(Prophecy Productions 2011)
Dopo una pausa durata sei lunghi anni, torna Anthony Wakeford (non che se ne fosse mai andato, in realtà, a parte dai Death in June tanti anni fa) a guidare i suoi Sol Invictus, lungo lo stesso percorso di folk apocalittico che tutti abbiamo ben apprezzato in piccoli classici come ‘Lex Talionis’.
Cosa sia lecito aspettarsi dal cinquantenne musicista a questo punto non saprei, ciò che è palese è che ‘Cruellest Month’ non convincerà nessuno ad ascoltare l’elegante folk deprimente del nostro. Sin dalle liriche, sempre polemicamente curate, siamo sui soliti argomenti cari a Tony: innocenza perduta, mali atavici della perfida Albione, metafore non tanto sottili e così via. Gli arrangiamenti, curati dalla solita gang di ospiti, sono naturalmente dominati da chitarre acustiche e strumenti a fiato, con qualche minimo inserimento di sintetizzatore qui e lì.

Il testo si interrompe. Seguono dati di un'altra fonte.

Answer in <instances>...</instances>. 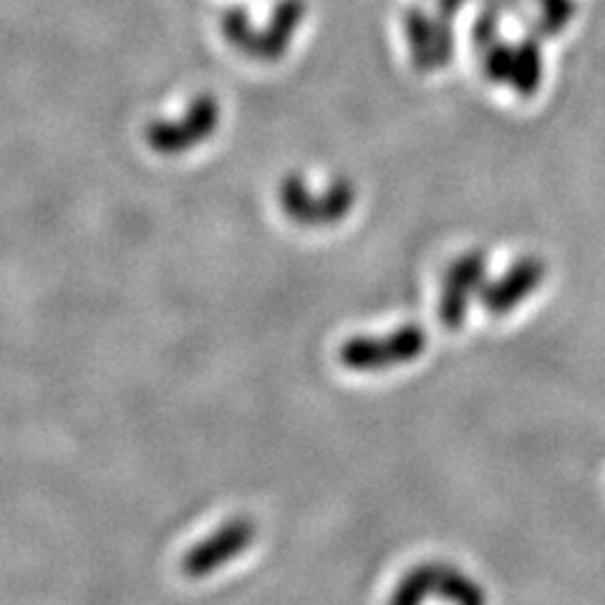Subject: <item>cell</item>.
Masks as SVG:
<instances>
[{
  "label": "cell",
  "mask_w": 605,
  "mask_h": 605,
  "mask_svg": "<svg viewBox=\"0 0 605 605\" xmlns=\"http://www.w3.org/2000/svg\"><path fill=\"white\" fill-rule=\"evenodd\" d=\"M253 540V520H248V517H235V520L217 527L210 537L197 542L195 548L182 560V570H185L187 578L192 580L210 578L212 573H217V570L225 568L227 563L240 558V555L253 545Z\"/></svg>",
  "instance_id": "1"
}]
</instances>
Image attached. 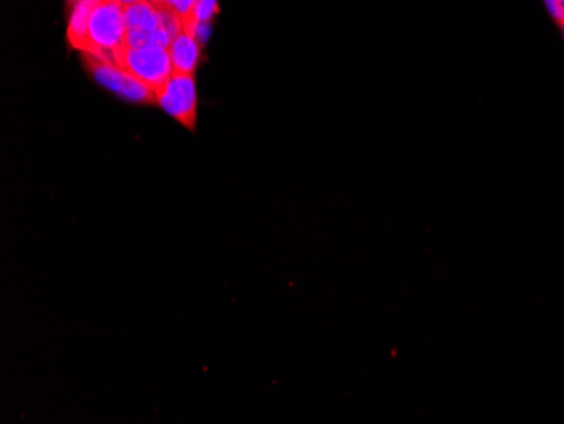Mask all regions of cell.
Here are the masks:
<instances>
[{"instance_id":"cell-1","label":"cell","mask_w":564,"mask_h":424,"mask_svg":"<svg viewBox=\"0 0 564 424\" xmlns=\"http://www.w3.org/2000/svg\"><path fill=\"white\" fill-rule=\"evenodd\" d=\"M88 43H90L88 55L117 63L127 47L123 6L112 0H100V4L91 14Z\"/></svg>"},{"instance_id":"cell-2","label":"cell","mask_w":564,"mask_h":424,"mask_svg":"<svg viewBox=\"0 0 564 424\" xmlns=\"http://www.w3.org/2000/svg\"><path fill=\"white\" fill-rule=\"evenodd\" d=\"M85 66L101 87L132 104H158L156 91L116 63L84 55Z\"/></svg>"},{"instance_id":"cell-3","label":"cell","mask_w":564,"mask_h":424,"mask_svg":"<svg viewBox=\"0 0 564 424\" xmlns=\"http://www.w3.org/2000/svg\"><path fill=\"white\" fill-rule=\"evenodd\" d=\"M126 21V46H163L170 50L171 37L161 19L160 8L151 0H139L123 6Z\"/></svg>"},{"instance_id":"cell-4","label":"cell","mask_w":564,"mask_h":424,"mask_svg":"<svg viewBox=\"0 0 564 424\" xmlns=\"http://www.w3.org/2000/svg\"><path fill=\"white\" fill-rule=\"evenodd\" d=\"M116 65L144 81L156 91V97L174 73L170 50L163 46L126 47Z\"/></svg>"},{"instance_id":"cell-5","label":"cell","mask_w":564,"mask_h":424,"mask_svg":"<svg viewBox=\"0 0 564 424\" xmlns=\"http://www.w3.org/2000/svg\"><path fill=\"white\" fill-rule=\"evenodd\" d=\"M158 106L182 123L188 131H195L196 110H198V97H196L195 75L173 73L160 94Z\"/></svg>"},{"instance_id":"cell-6","label":"cell","mask_w":564,"mask_h":424,"mask_svg":"<svg viewBox=\"0 0 564 424\" xmlns=\"http://www.w3.org/2000/svg\"><path fill=\"white\" fill-rule=\"evenodd\" d=\"M100 0H78L73 6L72 15H69L68 31L66 40L69 46L82 55H88L90 43H88V26H90L91 14H94Z\"/></svg>"},{"instance_id":"cell-7","label":"cell","mask_w":564,"mask_h":424,"mask_svg":"<svg viewBox=\"0 0 564 424\" xmlns=\"http://www.w3.org/2000/svg\"><path fill=\"white\" fill-rule=\"evenodd\" d=\"M199 53H202V43H199L198 36L192 31L183 30L170 44L174 73L195 75L196 68H198Z\"/></svg>"},{"instance_id":"cell-8","label":"cell","mask_w":564,"mask_h":424,"mask_svg":"<svg viewBox=\"0 0 564 424\" xmlns=\"http://www.w3.org/2000/svg\"><path fill=\"white\" fill-rule=\"evenodd\" d=\"M217 12L218 0H198L196 2L195 19L199 22V26H208Z\"/></svg>"},{"instance_id":"cell-9","label":"cell","mask_w":564,"mask_h":424,"mask_svg":"<svg viewBox=\"0 0 564 424\" xmlns=\"http://www.w3.org/2000/svg\"><path fill=\"white\" fill-rule=\"evenodd\" d=\"M544 4H546L547 12H550L551 18L556 21L557 26H560L561 30H564L563 0H544Z\"/></svg>"},{"instance_id":"cell-10","label":"cell","mask_w":564,"mask_h":424,"mask_svg":"<svg viewBox=\"0 0 564 424\" xmlns=\"http://www.w3.org/2000/svg\"><path fill=\"white\" fill-rule=\"evenodd\" d=\"M112 2H117V4L120 6H131L135 4V2H139V0H112Z\"/></svg>"},{"instance_id":"cell-11","label":"cell","mask_w":564,"mask_h":424,"mask_svg":"<svg viewBox=\"0 0 564 424\" xmlns=\"http://www.w3.org/2000/svg\"><path fill=\"white\" fill-rule=\"evenodd\" d=\"M154 4H163L164 0H151Z\"/></svg>"},{"instance_id":"cell-12","label":"cell","mask_w":564,"mask_h":424,"mask_svg":"<svg viewBox=\"0 0 564 424\" xmlns=\"http://www.w3.org/2000/svg\"><path fill=\"white\" fill-rule=\"evenodd\" d=\"M76 2H78V0H68V4H69V6H75V4H76Z\"/></svg>"},{"instance_id":"cell-13","label":"cell","mask_w":564,"mask_h":424,"mask_svg":"<svg viewBox=\"0 0 564 424\" xmlns=\"http://www.w3.org/2000/svg\"><path fill=\"white\" fill-rule=\"evenodd\" d=\"M563 6H564V0H563Z\"/></svg>"},{"instance_id":"cell-14","label":"cell","mask_w":564,"mask_h":424,"mask_svg":"<svg viewBox=\"0 0 564 424\" xmlns=\"http://www.w3.org/2000/svg\"><path fill=\"white\" fill-rule=\"evenodd\" d=\"M564 31V30H563Z\"/></svg>"}]
</instances>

Il primo problema che ho con ‘Cruellest Month’ è la produzione: orrendamente barocca, zeppa d’inutili riverberi qui e lì manco fossimo in un album dei Toto e irrimediabilmente acuta. Vi giuro che manco con un subwoofer da 120watt sarà possibile tirar fuori un minimo di bassi da questo album. Forse una cosa del genere poteva andar bene per un album dream pop dei primi anni novanta (e della 4AD), ma per del folk del 2011 francamente, no.
Secondo poi, le canzoni sono francamente poco coinvolgenti, una deriva ben evidente negli ultimi lavori dei Sol e che diventa palese se andiamo sull’impietoso confronto con i loro tempi migliori. La voce di Wakeford non è migliorata con gli anni, poi, averla come punto focale non è che gli renda particolari favori. Quando arrivi all’unica traccia strumentale, April Rain, e ti viene voglia di eleggerla miglior pezzo dell’album, sai che c’è qualche problema. In realtà poi non è proprio così, anche The Bad Luck Bird e The Blackleg Miner mi son alquanto piaciute, ma identificare i singoli pezzi decenti non è il nucleo del mio articolo.
Il punto è che dai Sol Invictus si pretende giustamente qualcosa di più che un album così sbiadito, una vaga fotocopia dei bei tempi. Se tutt’ora gli And Also the Trees riescono a tirare fuori qualcosa di meraviglioso dal folk oscuro, direi che sarebbe più che giusto aspettarsi altrettanto da Wakeford. Su, caro ciccione, sveglia.